ICU Management of Interstitial Lung Disease
The intensive care unit (ICU) management of interstitial lung disease (ILD) involves addressing respiratory distress, optimizing oxygenation, and treating underlying causes, such as infections or exacerbations. Mechanical ventilation strategies, including positive end-expiratory pressure (PEEP) and lung-protective ventilation, are employed, and meticulous attention is given to fluid balance and hemodynamic stability. Corticosteroids and immunosuppressive agents may be used for specific ILD types, and collaborative efforts between pulmonologists and intensivists are crucial for tailored care, monitoring complications, and achieving optimal outcomes in critically ill ILD patients.

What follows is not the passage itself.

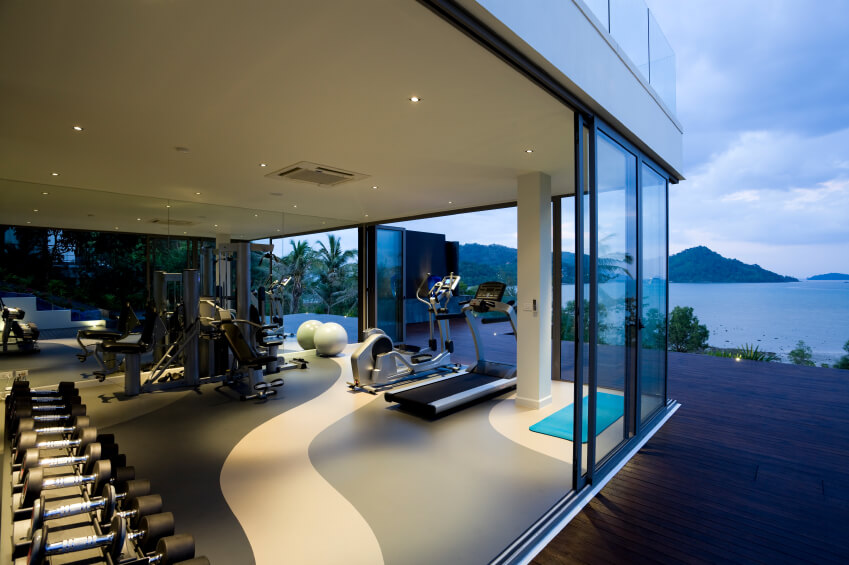 luxury home gym and yoga studio - Home Yoga Room Design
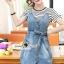 Seoul Secret Say's... Chill Cami Denim Dress Stripy Cami Blouse Set thumbnail 4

Management of Cystic Fibrosis
Cystic fibrosis is a chronic, progressive disease that primarily affects the respiratory and digestive systems. It is caused by a gene mutation leading to dysfunction of the cystic fibrosis transmembrane conductance regulator (CFTR) protein. While there is no cure for CF, the goals of treatment are to ease the severity of symptoms and slow the progress of the disease. Treatment options may include antibiotics, bronchodilators, mucolytics, and airway clearance techniques to manage respiratory symptoms, as well as pancreatic enzyme replacement therapy and nutritional support to manage digestive symptoms. Gene and small molecule-based treatments are being researched and may have more potential to halt disease progression. A multidisciplinary team of specialists is typically involved in the management of CF, including respiratory therapists, dietitians, and social workers
Case Discussion on Acute Coronary Syndrome
Acute Coronary Syndrome (ACS) is a term used to describe a group of potentially life-threatening conditions related to the heart and blood vessels. ACS encompasses a spectrum of cardiac emergencies, including unstable angina, non-ST-segment elevation myocardial infarction (NSTEMI), and ST-segment elevation myocardial infarction (STEMI). The hallmark of ACS is inadequate blood supply to the heart muscle due to partial or complete blockage of coronary arteries, often caused by atherosclerosis or blood clot formation. STEMI, the most severe form of ACS, is characterized by ST-segment elevation on an electrocardiogram and demands immediate reperfusion therapy, such as angioplasty or thrombolytic drugs, to restore blood flow to the affected area. NSTEMI and unstable angina are also serious conditions requiring medical attention. NSTEMI involves elevated cardiac biomarkers but no ST-segment elevation, while unstable angina presents with chest pain at rest or with minimal exertion and no biomarker elevation.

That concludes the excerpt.